The positive electrode powder prepared above is added to the positive electrode cavity of the battery, then injected with molten NaAlCl ₄ electrolyte and packaged, and then packaged with the negative electrode of the battery and the shell to obtain a sodium-metal chloride battery.

Example 3:

(1) Mix superfine nickel oxalate and NaCl according to the molar ratio of 1.2, grind in alcohol, then add an appropriate amount of binder PVA or PVP, and pore-forming agent ammonium carbonate or ammonium bicarbonate, spray granulation, at 2mpa-5mpa After the lower tablet is preformed, it is placed in a hydrogen atmosphere and calcined at a rate of 100°C/h to 700°C, and kept for 1h to obtain NaCl-Ni powder.

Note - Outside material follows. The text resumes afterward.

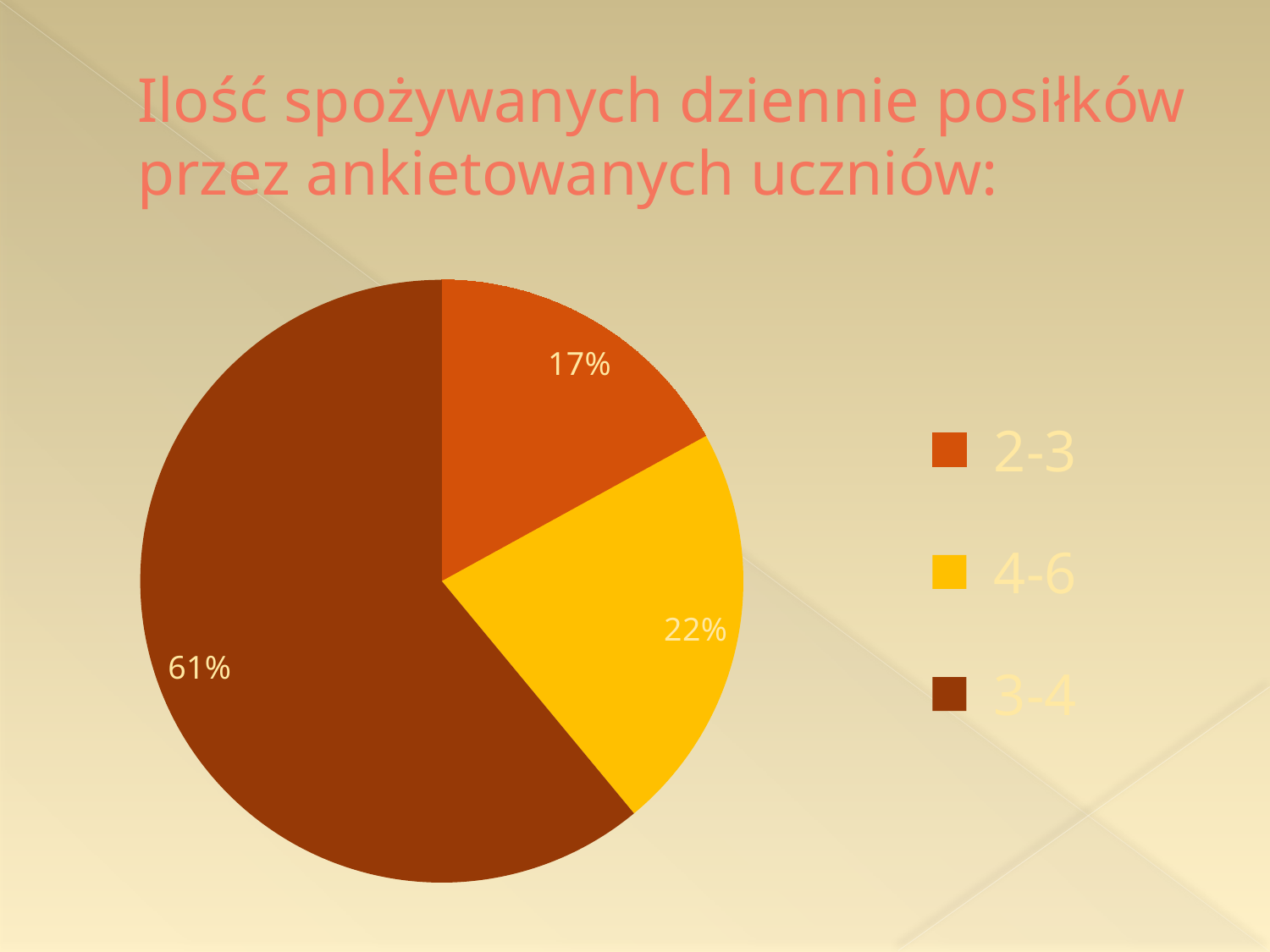
Which is larger, the 4-6 slice or the 2-3 slice? 4-6 What is the difference in percentage points between the 4-6 slice and the 2-3 slice? 5 How many categories does the pie chart show? 3 What share of the pie does the 4-6 category have? 22% What share of the pie does the 3-4 category have? 61% What share of the pie does the 2-3 category have? 17% What kind of chart is shown on the slide? pie chart What is the difference in percentage points between the 3-4 slice and the 4-6 slice? 39 Which category has the smallest slice of the pie? 2-3 What colour is the slice for the 4-6 category? yellow Which category has the largest slice of the pie? 3-4 What is the title of the chart on the slide? Ilość spożywanych dziennie posiłków przez ankietowanych uczniów:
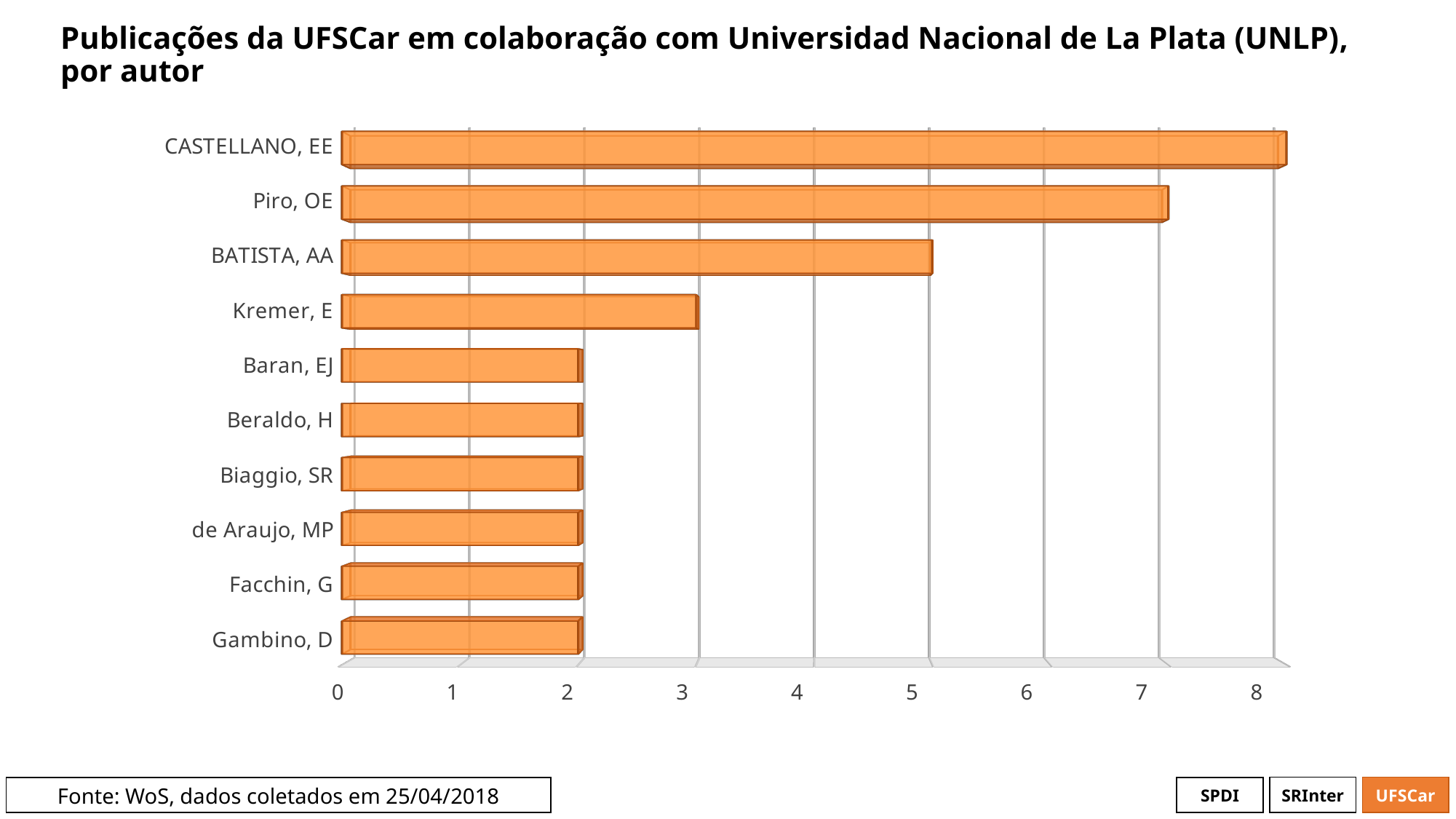
How many publications does CASTELLANO, EE have? 8 How many publications does Gambino, D have? 2 What kind of chart is shown on the slide? bar chart What is the title of the chart? Publicações da UFSCar em colaboração com Universidad Nacional de La Plata (UNLP), por autor How many publications does BATISTA, AA have? 5 How many publications does Kremer, E have? 3 Who has more publications, Piro, OE or BATISTA, AA? Piro, OE Which author has the highest number of publications? CASTELLANO, EE How many authors are listed on the chart? 10 What is the difference in publications between CASTELLANO, EE and Kremer, E? 5 Is the value for BATISTA, AA greater or less than 4? greater How many publications does Piro, OE have? 7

(2) Grinding graphene and porous two-dimensional sheet-shaped conductive ceramic Ti ₂ C to a particle size of 10 microns to 100 microns, and then keeping the temperature at 150° C. for 6 hours in an inert atmosphere sealed container to obtain conductive ceramic powder.

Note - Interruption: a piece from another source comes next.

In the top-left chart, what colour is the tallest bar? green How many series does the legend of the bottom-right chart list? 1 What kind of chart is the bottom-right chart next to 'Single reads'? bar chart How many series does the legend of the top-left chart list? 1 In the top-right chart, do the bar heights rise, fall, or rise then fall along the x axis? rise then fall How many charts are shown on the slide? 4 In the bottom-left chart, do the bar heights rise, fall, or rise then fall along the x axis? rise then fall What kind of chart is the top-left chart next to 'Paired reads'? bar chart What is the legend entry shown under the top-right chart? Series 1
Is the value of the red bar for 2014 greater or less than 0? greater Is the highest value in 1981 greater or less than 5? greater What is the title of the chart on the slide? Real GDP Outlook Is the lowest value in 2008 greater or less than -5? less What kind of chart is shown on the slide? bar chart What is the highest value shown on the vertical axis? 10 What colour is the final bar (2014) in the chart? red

(3) Physically mix NaCl-Ni powder, conductive ceramic powder and other additives by ball milling, wherein the mass ratio of NaCl-Ni powder to conductive ceramic powder is 15:1, so that the conductive ceramic powder is dispersed in the NaCl-Ni powder, Obtain positive electrode powder.

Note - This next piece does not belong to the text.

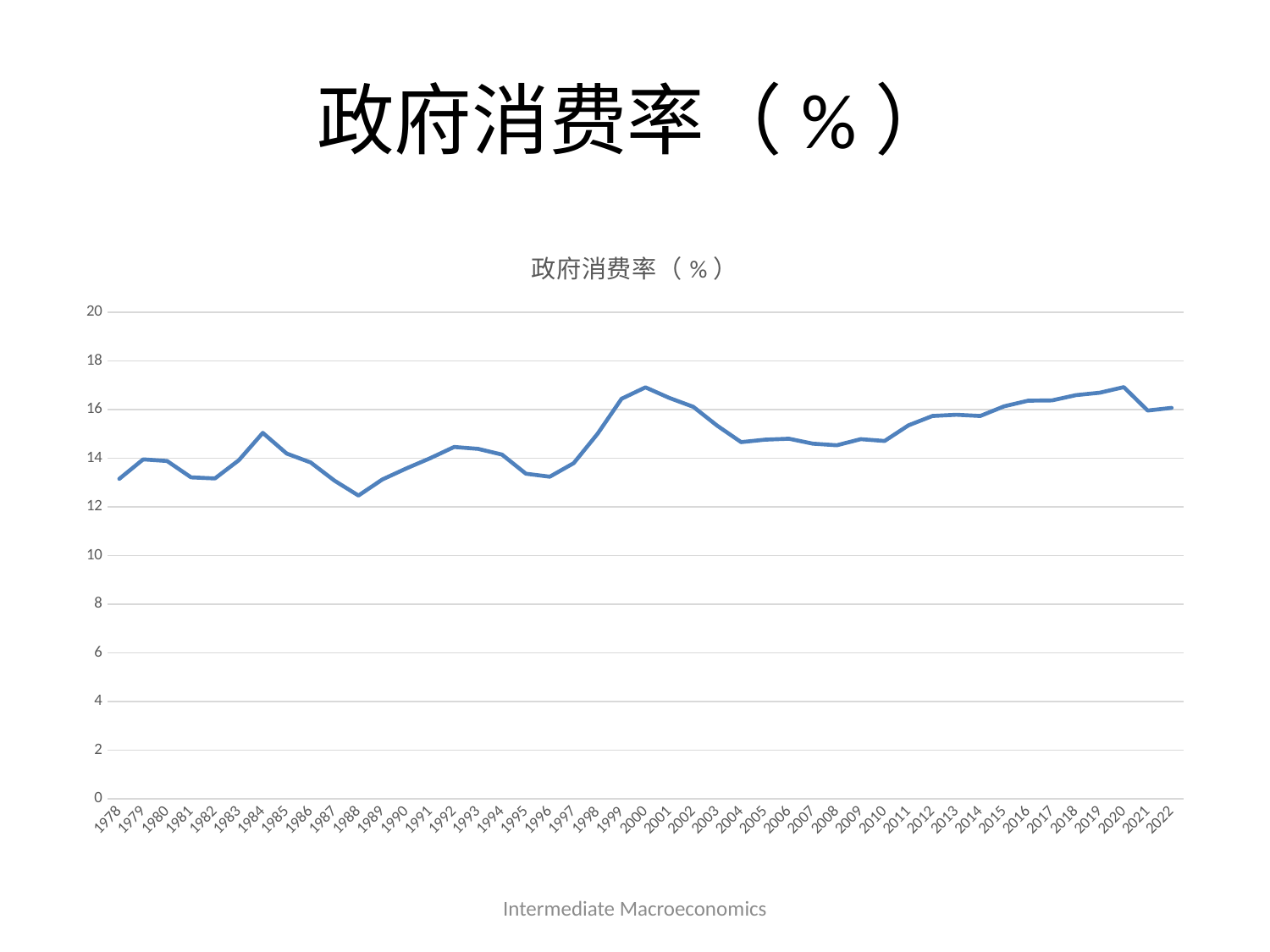
Is the value for 1988 greater or less than 14? less Is the value for 2019 greater or less than 16? greater Which year has the lowest government consumption rate in the chart? 1988 Is the value for 2010 greater or less than 16? less What is the title of the chart? 政府消费率（%） Which year has the larger value, 1984 or 1988? 1984 What kind of chart is shown on the slide? line chart Does the government consumption rate rise or fall from 1996 to 2000? rise Which year has the larger value, 1978 or 2000? 2000 How many years are plotted on the x axis of the chart? 45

The positive electrode powder prepared above is added to the positive electrode cavity of the battery, then injected with molten NaAlCl ₄ electrolyte and packaged, and then packaged with the negative electrode of the battery and the shell to obtain a sodium-metal chloride battery.

The above-mentioned embodiments have systematically and detailedly described the technical solutions of the present invention. It should be understood that the above-mentioned examples are only specific embodiments of the present invention, and are not intended to limit the present invention. Any modification, supplement or equivalent replacement made within the principle scope of the present invention shall be included in the protection scope of the present invention.

Claims (10)

1. A positive electrode material for a metal halide battery, comprising at least one electroactive metal and at least one alkali metal halide, characterized in that: the positive electrode material also includes two-dimensional sheet material graphene, MXenes One or two. 2. The positive electrode material for metal halide batteries according to claim 1, characterized in that: said MXenes include one or more of Ti ₂ CT _x , Ti ₃ C ₂ T _x , Ti ₃ CNT _x The combination. 3. The positive electrode material of a metal halide battery as claimed in claim 1, wherein said electroactive metal comprises titanium, vanadium, niobium, molybdenum, nickel, cobalt, chromium, copper, manganese, silver, antimony, One or a combination of two or more of cadmium, tin, lead, iron, and zinc. 4. The positive electrode material of a metal halide battery according to claim 1, wherein the alkali metal halide comprises at least one halide of sodium, potassium and lithium. 5. The positive electrode material of a metal halide battery according to claim 1, characterized in that: the molar ratio of the electroactive metal to the alkali metal halide is 0.6-1.2. 6. The positive electrode material of a metal halide battery as claimed in claim 1, characterized in that: the molar ratio of the electroactive metal to the alkali metal halide is 0.8-1.1. 7. The positive electrode material of a metal halide battery as claimed in claim 1, wherein the molar ratio of the electroactive metal to the alkali metal halide is 1.05. 8. The positive electrode material for metal halide batteries according to claim 1, characterized in that: in the positive electrode material, the mass sum of graphene and MXenes accounts for 1%-20% of the total mass of the positive electrode material. 9. The method for preparing the positive electrode material of the metal halide battery according to any one of claims 1 to 8, characterized in that: comprising the steps of: providing a powder comprising at least one electroactive metal and at least one alkali metal halide; and One or both of graphene and MXenes are uniformly mixed with the powder, and the graphene and MXenes are dispersed in the powder. 10. A metal halide battery, the cathode material of which is the material according to any one of claims 1 to 8.